**EXTRAIT:**
━━━━━━━━━━
Mais Gastro Suisse ne se réjouit pas de cette disposition: selon l'association professionnelle, la remise d'un pourboire est une «affaire volontaire entre le client et l'employé», déclare son porte-parole, Patrik Hasler-Olbrych. «Dans la pratique, le pourboire est accordé comme geste d'estime, surtout lorsqu'il s'agit de reconnaître une attention particulière ou un service supplémentaire.»
Des répercussions non négligeables pour la restauration
Florian Weber est encore plus direct. Il dirige un total de 15 établissements dans et autour de la ville de Zurich: «Si les pourboires doivent désormais être imposés et que l'AVS et LPP deviennent obligatoires, ce serait très grave. Pour nous, en tant que restaurateurs, mais aussi pour les employés et les clients.»
━━━━━━━━━━
**CONSIGNE:**
Traduisez en anglais cette phrase de l'extrait sur les pourboires : « Dans la pratique, le pourboire est accordé comme geste d'estime, surtout lorsqu'il s'agit de reconnaître une attention particulière ou un service supplémentaire. »
━━━━━━━━━━
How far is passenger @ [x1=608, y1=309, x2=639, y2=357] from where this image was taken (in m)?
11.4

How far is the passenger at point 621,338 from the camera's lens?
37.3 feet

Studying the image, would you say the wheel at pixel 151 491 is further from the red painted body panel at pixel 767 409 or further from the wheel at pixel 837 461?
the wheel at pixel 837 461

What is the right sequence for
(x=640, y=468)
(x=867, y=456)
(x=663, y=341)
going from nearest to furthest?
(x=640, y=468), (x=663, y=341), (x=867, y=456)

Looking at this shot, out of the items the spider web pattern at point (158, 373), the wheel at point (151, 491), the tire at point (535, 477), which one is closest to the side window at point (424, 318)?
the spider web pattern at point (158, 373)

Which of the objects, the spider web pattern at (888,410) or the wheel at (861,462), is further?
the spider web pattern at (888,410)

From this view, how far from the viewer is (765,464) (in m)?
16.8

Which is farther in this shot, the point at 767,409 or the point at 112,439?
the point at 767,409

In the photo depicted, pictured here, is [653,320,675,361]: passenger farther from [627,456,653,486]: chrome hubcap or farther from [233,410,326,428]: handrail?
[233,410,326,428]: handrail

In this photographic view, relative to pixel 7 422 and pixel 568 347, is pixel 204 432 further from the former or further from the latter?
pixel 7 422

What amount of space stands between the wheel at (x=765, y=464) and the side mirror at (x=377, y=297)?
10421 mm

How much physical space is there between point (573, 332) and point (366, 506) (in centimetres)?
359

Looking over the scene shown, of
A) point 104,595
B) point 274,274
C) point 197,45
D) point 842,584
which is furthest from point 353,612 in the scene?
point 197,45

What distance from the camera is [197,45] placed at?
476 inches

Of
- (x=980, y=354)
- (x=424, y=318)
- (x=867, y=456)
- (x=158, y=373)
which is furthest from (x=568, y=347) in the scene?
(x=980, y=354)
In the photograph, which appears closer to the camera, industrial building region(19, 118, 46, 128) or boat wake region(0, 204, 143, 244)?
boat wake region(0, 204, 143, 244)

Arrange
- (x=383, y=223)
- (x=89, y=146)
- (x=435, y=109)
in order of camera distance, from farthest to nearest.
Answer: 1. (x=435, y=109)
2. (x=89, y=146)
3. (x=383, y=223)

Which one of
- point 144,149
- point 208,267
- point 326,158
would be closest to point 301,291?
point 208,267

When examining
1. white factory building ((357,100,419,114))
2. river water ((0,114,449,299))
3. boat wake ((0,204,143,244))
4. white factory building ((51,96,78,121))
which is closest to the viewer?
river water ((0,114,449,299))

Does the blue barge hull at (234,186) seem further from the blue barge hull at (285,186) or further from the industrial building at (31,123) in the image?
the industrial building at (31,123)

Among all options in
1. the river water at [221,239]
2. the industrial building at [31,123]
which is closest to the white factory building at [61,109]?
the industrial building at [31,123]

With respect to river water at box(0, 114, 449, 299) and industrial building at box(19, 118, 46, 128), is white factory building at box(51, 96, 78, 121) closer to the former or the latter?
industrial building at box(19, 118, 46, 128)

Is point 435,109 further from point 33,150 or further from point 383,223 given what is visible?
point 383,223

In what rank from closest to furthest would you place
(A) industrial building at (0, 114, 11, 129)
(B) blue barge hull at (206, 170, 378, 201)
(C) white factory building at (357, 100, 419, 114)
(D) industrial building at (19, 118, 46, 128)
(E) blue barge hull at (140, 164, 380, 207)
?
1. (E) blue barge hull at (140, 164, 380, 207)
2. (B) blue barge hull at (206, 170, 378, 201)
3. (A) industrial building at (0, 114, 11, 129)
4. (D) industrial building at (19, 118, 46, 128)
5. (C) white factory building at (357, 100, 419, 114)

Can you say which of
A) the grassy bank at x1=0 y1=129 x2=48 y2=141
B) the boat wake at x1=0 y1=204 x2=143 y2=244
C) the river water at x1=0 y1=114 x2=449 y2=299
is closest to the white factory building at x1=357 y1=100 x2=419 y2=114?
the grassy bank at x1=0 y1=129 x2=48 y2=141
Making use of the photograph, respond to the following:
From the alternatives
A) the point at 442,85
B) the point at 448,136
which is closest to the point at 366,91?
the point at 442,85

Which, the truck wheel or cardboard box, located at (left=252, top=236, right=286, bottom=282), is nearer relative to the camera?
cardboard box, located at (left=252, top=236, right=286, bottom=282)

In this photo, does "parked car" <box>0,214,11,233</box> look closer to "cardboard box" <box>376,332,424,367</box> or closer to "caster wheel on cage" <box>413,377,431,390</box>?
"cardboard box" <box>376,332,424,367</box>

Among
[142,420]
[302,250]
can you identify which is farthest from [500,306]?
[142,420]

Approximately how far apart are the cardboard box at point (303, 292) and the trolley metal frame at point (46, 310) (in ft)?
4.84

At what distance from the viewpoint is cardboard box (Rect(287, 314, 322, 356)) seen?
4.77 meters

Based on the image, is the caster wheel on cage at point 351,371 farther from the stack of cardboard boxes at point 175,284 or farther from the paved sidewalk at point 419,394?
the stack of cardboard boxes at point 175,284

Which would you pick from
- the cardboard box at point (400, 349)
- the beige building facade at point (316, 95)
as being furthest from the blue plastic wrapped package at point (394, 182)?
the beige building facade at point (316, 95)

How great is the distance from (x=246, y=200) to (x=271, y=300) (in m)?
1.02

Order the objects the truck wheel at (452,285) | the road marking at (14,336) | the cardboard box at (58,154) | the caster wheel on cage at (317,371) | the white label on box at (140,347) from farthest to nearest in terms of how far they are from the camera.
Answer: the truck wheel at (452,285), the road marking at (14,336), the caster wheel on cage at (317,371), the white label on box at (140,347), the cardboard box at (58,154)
━━━━━━━━━━
**RÉPONSE ATTENDUE:**
In practice, a tip is given as a gesture of appreciation, especially when it comes to recognizing particular attentiveness or an additional service.